In the late 1980’s the United States Army War College developed the acronym VUCA to describe the conditions that would exist at the end of the Cold War with the Soviet Union. VUCA stands for “volatile”, “uncertain”, “complex”, and “ambiguous”. In hindsight, that did accurately describe what the world was like when the Soviet Union fell in 1991. Since then, the business world has adopted the VUCA acronym to suggest the many challenges that business owners, executives, and managers face. For The Certior Group, because of rapidly changing conditions in the world – for example, in politics, economics, law, technology, social norms, etc. – we’ve adopted the notion that we all live in a VUCA world.

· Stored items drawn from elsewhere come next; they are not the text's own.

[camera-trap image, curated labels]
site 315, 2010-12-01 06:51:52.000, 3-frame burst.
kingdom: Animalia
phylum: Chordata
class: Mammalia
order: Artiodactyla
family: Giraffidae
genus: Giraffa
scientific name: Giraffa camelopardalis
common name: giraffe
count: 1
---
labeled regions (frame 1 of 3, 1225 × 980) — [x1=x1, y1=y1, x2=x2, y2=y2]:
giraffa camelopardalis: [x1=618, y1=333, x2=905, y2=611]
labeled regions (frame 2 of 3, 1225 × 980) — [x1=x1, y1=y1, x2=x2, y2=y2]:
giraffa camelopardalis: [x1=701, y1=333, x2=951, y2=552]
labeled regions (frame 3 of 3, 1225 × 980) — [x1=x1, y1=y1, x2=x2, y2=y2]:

“Everything can be taken from a man but one thing: the last of human freedoms – to choose one’s attitude in any given set of circumstances, to choose one’s own way.” – Viktor E. Frank1
Some people don’t fully appreciate the profundity of Frankl’s statement. Much of what’s VUCA in our world is beyond our individual control. We don’t control large technology companies or how they gather data about all of us. We don’t control the way government operates. We can’t control the way politics unfolds, or how the natural environment might be changing, or how social media may be changing how we experience our lives. Yet, as Viktor Frankl suggested, we have a choice; we can at least choose our attitude.
Our firm has taken this idea of choosing one’s attitude and artificially divided the VUCA world into two attitudes: personal reactions that are “not Gratitude” or responses that are “Gratitude”. This is clearly an artificial, abstract “map”2 of the VUCA world that we live in, not the actual world of politics, Google, the internet, Facebook, Instagram, mobile devices, climate change, pollution, fake news, etc. But, as Viktor Frankl said, by choosing our way, we’re finding that following this “map”, leads to practicing Gratitude.
What does it mean to practice Gratitude? From our perspective, it means to respect, appreciate, and be generous in spirit with others and oneself. It is the ongoing practice of Gratitude that we’ve found to be one of the keys to thriving in a VUCA world. A growing body of research supports the idea that we can become more resilient, despite VUCA in our lives, when we become more grateful. How to practice Gratitude is the focus of our public events, workshops, and client work. Please join us in making Gratitude part of the antidote to a VUCA world.
(1) Man’s Search for Meaning, Viktor E. Frankl, 2006.
(2) In 1932, Polish-American scientist and philosopher Alfred Korzybski published an article in which he stated that “the map is not the territory”, meaning that abstract concepts help us understand reality but should not be confused with reality.